As far as I understand, you can use the DGM library for your code. All the examples for the DGM library are given for 2D cases, but it is not difficult to extend the model for a 3D case.

First of all, you have to build a graphical model, using the CGraph class (STAGE 1). The graphical model has nodes and edges and you have to fill them with node and edge potentials.

Since you have 3 classes, the length of your node potentials is 3: that's it, 3 potentials (or probabilities) to be the class 0, 1 and 2 ,respectively. And your edge potentials are square matrices 3x3.

In order to train node potentials with the Random Forest (RF) classifier, you may use CTrainNodeCvRF class. Its method CTrainNodeCvRF::getNodePotential() will return the array of 3 numbers – potentials.

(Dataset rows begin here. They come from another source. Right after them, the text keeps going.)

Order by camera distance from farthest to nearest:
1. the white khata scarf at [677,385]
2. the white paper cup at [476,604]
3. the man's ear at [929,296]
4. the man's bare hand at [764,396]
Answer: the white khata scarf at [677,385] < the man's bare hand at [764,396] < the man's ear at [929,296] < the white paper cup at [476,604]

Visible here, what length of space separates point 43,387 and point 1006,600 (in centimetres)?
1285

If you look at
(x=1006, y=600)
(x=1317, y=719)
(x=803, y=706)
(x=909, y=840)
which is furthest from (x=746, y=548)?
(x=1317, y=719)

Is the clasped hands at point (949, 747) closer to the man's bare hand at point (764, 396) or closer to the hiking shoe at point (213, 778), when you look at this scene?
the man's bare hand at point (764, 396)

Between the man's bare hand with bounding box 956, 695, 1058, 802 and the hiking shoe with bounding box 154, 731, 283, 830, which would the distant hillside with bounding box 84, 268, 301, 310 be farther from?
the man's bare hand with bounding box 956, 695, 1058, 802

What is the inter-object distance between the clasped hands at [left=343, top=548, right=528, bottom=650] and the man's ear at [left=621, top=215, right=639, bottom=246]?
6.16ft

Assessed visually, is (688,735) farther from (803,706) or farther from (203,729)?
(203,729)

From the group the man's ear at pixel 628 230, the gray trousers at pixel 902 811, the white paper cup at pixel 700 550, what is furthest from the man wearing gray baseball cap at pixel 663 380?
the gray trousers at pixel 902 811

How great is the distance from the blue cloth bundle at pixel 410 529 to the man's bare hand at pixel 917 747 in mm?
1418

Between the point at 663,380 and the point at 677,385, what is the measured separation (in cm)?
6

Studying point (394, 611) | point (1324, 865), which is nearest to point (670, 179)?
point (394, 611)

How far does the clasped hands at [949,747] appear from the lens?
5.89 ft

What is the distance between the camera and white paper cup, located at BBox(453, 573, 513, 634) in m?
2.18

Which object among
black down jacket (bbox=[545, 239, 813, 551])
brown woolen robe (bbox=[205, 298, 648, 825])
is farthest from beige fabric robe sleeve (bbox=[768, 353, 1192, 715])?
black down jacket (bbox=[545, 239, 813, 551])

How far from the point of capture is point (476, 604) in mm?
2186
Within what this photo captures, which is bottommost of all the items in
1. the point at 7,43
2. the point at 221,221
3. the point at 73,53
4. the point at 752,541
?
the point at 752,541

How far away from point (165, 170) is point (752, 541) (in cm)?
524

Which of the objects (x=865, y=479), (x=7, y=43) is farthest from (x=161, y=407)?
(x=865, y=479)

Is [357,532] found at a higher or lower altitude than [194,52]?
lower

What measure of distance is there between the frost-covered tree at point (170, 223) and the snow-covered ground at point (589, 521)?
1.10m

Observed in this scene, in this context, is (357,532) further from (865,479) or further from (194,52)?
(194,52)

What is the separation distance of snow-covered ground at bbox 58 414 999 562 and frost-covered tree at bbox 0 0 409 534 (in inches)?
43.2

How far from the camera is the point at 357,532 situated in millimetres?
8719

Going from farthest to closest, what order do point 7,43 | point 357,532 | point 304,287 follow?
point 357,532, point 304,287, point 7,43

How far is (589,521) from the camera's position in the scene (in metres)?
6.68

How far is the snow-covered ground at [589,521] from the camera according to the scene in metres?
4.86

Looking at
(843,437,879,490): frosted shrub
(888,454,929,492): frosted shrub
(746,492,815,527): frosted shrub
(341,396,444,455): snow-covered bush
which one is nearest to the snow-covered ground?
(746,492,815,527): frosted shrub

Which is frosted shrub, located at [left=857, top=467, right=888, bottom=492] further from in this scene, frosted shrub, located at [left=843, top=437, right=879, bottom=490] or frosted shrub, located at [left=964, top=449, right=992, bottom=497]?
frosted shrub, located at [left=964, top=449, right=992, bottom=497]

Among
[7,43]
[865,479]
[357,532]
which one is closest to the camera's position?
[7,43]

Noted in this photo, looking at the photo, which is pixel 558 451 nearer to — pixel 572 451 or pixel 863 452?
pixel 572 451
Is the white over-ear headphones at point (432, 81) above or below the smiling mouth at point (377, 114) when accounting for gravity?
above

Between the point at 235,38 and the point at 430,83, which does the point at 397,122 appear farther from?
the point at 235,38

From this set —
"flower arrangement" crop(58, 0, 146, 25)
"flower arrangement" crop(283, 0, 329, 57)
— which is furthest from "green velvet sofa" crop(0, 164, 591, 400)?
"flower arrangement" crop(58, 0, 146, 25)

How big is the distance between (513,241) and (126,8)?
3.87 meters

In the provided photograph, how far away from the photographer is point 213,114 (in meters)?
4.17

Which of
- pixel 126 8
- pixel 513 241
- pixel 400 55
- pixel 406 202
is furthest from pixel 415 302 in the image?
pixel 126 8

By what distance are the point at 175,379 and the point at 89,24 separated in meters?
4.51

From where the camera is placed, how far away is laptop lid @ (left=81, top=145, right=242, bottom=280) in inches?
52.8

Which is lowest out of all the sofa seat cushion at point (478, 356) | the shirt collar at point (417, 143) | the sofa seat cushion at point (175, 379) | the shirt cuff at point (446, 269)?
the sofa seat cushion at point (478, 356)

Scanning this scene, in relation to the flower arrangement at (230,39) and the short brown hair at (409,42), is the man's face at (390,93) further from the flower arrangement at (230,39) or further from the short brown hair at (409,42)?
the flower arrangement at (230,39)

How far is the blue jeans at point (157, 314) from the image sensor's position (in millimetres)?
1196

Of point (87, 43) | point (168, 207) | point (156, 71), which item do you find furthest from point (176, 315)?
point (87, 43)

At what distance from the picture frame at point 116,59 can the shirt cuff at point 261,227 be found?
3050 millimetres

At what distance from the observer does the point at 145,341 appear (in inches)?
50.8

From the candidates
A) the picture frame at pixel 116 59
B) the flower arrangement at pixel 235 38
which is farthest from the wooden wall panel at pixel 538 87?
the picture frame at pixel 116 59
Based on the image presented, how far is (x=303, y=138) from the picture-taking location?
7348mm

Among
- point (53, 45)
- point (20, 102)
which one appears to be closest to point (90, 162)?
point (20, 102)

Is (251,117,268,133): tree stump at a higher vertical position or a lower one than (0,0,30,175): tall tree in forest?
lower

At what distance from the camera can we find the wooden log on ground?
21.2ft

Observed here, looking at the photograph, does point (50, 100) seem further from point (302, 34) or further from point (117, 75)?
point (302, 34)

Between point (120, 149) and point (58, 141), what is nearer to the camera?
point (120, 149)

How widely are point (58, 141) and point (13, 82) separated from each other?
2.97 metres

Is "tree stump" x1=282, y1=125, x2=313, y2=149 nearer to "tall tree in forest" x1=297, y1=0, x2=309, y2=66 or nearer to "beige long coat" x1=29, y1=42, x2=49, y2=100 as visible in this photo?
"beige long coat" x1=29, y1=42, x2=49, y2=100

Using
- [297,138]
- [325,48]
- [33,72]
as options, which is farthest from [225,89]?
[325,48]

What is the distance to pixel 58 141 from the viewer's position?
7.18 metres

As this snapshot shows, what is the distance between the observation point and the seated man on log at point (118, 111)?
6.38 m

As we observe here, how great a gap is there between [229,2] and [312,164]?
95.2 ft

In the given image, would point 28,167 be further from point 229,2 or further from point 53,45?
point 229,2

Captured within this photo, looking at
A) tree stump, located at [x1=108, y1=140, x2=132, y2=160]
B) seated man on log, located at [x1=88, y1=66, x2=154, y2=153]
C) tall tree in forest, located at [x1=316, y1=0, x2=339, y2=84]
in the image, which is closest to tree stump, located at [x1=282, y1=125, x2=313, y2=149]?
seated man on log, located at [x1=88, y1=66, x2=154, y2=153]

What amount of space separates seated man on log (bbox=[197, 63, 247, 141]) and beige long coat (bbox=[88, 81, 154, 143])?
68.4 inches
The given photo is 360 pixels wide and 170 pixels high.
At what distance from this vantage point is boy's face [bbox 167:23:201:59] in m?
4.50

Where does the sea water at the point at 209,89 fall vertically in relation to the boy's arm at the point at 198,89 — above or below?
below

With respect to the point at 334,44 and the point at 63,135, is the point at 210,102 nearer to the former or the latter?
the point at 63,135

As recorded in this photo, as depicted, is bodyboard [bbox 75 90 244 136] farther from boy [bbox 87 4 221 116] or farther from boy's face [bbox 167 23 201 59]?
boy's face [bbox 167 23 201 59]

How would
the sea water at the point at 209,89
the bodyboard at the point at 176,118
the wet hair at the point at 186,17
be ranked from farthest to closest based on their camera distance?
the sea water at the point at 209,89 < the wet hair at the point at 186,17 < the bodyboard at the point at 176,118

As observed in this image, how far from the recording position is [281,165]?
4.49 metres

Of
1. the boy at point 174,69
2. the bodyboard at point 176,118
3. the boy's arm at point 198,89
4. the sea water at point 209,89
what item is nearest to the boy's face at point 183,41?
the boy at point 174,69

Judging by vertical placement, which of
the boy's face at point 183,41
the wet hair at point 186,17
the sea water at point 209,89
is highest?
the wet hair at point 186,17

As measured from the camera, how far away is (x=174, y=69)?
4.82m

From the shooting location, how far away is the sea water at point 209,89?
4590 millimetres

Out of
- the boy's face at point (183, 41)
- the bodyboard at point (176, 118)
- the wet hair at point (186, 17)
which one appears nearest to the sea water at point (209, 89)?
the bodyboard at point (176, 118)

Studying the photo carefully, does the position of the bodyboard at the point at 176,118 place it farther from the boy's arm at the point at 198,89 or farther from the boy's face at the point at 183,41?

In case, if you use external RF classifier, you might get from it the predicted class, one number (

*i.e.* 0, 1 or 2). In order to convert it to potential I suggest you to use the following idea:

Code: Select all

`// inside STAGE 3`

const float lambda = 0.33; // it must me in the interval [0; 0.5) and you have to play with it in order to achieve best results

for (i : all nodes) {

int my_prediction = my_RF_classifier.get (i); // the predicted class

Mat node_potential (3, 1, CV_32FC1);

node_potential.setTo(lambda);

node_potential.at<float>(my_prediction, 0) = 1.0f – lambda;

graph.setNode(I, node_potential);

}

The edge potentials should be set to your transition matrices.

Note, that in case when you use your own RF classifier for nodes, and transition matrices for edges, you do not need STAGE 2 from the example.

I hope that helps.